● **Written exercise**: From the rows below, pick out every line that contains the string "attached" and copy each one in full. Case counts.

● **Source rows**:
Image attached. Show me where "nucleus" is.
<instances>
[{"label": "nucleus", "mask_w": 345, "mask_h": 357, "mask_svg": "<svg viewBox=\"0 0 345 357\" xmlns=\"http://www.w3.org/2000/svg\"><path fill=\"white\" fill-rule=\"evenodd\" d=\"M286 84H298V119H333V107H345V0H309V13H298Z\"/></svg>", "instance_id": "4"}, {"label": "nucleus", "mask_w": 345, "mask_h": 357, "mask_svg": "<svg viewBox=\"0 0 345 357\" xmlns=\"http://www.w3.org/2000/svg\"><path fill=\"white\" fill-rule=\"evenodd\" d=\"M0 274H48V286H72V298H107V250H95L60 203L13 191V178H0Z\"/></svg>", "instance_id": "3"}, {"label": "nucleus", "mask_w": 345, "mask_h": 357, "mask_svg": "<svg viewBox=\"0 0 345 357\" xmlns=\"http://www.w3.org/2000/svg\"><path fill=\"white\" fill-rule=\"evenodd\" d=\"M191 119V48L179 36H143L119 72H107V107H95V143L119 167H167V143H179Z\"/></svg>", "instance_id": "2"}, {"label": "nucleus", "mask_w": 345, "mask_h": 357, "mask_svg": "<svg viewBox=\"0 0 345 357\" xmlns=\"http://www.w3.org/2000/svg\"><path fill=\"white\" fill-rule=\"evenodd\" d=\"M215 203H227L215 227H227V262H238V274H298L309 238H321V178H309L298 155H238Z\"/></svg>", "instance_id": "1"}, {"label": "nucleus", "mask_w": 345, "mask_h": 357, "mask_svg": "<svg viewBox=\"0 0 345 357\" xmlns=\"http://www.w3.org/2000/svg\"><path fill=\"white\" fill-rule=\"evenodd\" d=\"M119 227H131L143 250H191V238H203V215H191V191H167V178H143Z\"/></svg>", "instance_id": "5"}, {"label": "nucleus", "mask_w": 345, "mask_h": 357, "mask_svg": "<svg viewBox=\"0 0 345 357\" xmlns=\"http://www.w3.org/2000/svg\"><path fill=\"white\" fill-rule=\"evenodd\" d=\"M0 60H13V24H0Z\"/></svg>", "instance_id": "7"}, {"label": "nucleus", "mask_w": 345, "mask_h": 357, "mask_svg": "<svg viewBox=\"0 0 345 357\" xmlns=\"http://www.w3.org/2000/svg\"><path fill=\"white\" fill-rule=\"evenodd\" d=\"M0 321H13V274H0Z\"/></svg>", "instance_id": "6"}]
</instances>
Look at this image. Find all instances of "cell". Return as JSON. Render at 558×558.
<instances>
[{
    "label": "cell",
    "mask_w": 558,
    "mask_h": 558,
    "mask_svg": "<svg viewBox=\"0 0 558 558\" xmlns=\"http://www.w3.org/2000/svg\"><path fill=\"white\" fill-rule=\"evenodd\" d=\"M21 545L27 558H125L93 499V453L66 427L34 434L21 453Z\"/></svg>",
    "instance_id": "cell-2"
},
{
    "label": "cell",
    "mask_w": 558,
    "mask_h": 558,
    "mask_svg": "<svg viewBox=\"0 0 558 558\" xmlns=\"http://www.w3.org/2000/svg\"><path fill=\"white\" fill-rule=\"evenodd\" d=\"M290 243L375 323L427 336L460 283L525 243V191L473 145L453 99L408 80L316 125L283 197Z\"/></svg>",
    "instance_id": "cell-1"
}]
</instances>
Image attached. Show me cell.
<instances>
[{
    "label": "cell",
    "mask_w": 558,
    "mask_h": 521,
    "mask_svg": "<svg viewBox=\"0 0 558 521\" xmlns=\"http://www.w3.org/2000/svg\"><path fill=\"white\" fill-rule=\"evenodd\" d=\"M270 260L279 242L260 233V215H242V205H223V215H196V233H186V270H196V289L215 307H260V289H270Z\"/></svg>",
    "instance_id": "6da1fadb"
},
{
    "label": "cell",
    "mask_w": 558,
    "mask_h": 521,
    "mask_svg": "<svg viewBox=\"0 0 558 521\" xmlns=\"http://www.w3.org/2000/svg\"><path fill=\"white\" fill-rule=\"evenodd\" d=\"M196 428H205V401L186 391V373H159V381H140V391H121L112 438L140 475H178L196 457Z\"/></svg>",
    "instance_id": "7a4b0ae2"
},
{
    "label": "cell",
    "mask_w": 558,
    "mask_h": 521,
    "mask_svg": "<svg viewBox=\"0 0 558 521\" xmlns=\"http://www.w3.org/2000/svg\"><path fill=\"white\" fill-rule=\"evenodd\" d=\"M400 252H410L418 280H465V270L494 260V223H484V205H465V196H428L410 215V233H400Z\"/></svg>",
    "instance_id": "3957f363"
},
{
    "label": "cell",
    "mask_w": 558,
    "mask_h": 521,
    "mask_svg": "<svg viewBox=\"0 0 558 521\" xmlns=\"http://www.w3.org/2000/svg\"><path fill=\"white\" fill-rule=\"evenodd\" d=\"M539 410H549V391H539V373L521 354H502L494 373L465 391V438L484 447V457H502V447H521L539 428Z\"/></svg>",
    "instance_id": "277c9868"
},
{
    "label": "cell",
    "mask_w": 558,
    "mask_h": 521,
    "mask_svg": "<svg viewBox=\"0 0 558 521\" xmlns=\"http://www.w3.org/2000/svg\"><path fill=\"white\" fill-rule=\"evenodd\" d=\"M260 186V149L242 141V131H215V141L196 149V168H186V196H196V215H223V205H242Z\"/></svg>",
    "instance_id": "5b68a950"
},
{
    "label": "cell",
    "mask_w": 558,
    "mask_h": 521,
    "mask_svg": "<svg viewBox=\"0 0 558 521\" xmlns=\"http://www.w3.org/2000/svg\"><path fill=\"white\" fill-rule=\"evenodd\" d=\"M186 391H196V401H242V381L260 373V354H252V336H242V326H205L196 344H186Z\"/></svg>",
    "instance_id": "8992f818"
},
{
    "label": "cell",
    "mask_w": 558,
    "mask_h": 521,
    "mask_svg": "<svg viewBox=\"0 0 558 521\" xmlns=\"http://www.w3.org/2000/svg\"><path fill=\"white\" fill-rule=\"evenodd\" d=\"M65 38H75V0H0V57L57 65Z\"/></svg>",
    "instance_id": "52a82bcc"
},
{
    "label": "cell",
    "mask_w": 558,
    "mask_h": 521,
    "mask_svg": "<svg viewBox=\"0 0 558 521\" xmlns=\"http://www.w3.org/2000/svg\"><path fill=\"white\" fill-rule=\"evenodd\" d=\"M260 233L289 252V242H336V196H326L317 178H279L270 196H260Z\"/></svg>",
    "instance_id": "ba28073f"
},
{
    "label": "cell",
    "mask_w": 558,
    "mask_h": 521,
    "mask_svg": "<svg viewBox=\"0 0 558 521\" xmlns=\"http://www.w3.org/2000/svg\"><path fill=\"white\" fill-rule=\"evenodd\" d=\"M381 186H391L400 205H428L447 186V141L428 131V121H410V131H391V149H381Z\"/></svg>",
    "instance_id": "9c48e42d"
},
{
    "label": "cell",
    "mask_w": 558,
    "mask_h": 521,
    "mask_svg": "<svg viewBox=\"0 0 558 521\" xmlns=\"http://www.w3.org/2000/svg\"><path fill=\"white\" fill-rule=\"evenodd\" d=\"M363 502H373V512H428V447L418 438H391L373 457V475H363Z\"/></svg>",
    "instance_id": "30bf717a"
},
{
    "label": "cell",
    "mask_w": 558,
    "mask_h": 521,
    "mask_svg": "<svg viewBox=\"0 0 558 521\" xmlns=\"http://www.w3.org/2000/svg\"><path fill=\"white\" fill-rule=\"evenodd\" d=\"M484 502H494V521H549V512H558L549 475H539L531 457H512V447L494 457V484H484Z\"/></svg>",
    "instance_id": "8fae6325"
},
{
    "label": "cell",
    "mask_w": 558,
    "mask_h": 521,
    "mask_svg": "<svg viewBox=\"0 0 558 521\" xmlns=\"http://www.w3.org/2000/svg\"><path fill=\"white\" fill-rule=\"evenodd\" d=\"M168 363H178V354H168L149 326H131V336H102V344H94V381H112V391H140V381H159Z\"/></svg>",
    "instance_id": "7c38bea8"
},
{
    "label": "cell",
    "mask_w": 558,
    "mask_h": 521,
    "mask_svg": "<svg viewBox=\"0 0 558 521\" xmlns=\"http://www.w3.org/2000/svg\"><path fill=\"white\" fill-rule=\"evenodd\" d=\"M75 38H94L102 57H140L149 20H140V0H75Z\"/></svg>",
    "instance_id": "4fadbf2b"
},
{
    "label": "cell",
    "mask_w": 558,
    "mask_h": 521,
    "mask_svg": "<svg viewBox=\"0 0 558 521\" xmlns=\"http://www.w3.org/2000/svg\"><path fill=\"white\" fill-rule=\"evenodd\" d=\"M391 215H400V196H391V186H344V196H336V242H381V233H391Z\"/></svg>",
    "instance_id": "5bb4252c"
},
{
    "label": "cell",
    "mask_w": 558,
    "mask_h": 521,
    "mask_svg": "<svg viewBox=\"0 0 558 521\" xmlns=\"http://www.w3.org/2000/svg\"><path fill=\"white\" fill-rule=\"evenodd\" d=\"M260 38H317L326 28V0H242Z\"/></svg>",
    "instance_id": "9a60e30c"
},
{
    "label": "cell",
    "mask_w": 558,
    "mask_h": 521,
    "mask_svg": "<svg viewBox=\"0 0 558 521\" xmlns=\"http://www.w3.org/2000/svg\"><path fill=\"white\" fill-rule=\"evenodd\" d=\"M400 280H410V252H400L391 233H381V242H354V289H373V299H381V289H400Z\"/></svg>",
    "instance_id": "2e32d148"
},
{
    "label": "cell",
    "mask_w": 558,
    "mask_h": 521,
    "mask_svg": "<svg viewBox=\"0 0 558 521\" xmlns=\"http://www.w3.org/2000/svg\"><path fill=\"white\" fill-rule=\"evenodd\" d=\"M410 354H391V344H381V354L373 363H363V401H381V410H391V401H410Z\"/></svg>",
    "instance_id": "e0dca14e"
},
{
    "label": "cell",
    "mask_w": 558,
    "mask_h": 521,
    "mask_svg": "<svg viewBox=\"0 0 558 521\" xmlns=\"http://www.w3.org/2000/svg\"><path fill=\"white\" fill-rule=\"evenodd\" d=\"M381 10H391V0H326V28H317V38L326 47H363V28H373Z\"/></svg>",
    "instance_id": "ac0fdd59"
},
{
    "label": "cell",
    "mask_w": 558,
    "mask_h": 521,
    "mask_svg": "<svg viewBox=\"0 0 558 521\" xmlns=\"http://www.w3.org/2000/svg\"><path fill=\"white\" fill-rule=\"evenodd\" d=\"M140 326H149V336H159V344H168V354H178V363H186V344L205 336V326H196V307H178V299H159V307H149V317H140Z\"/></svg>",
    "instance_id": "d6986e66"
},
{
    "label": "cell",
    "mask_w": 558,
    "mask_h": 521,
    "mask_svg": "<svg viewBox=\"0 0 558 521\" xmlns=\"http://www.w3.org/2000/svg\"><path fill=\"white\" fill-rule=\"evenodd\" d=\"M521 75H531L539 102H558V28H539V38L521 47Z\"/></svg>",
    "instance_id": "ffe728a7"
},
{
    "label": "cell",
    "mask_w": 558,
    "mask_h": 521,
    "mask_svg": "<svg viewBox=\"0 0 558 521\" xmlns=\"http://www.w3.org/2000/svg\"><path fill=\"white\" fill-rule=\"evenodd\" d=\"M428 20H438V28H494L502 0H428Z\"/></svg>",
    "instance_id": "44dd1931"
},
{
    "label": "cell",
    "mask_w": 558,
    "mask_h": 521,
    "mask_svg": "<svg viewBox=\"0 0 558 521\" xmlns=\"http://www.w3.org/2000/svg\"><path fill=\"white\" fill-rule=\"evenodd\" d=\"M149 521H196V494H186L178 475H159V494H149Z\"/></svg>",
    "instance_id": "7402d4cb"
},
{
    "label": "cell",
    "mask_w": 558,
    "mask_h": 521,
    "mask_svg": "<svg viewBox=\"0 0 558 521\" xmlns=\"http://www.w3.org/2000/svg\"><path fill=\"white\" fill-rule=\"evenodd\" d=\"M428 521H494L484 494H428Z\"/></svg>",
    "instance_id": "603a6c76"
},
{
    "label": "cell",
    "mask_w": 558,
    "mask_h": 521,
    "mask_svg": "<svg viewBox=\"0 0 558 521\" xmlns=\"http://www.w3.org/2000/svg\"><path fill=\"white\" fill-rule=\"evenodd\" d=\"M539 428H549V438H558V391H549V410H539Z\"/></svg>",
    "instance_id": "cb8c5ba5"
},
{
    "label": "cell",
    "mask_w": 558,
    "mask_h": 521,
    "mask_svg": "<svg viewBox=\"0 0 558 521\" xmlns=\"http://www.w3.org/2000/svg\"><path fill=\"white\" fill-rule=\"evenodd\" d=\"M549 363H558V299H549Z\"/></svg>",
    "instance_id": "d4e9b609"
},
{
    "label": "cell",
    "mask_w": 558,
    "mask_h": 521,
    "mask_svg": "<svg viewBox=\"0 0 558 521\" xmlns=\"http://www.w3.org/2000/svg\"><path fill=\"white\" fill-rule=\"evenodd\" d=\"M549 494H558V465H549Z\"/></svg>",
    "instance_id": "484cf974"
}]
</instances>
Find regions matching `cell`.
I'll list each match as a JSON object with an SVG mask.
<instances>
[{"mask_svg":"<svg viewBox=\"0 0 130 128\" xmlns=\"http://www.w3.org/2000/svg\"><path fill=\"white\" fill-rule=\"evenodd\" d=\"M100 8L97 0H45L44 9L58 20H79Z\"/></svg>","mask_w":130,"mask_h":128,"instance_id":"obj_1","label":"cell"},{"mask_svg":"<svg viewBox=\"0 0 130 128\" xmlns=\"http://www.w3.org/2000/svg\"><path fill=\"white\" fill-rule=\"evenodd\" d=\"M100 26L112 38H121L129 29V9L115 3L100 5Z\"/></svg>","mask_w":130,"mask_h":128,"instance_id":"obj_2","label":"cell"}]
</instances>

● **Task solution**:
Image attached. Show me where "nucleus" is.
Image attached. Show me cell.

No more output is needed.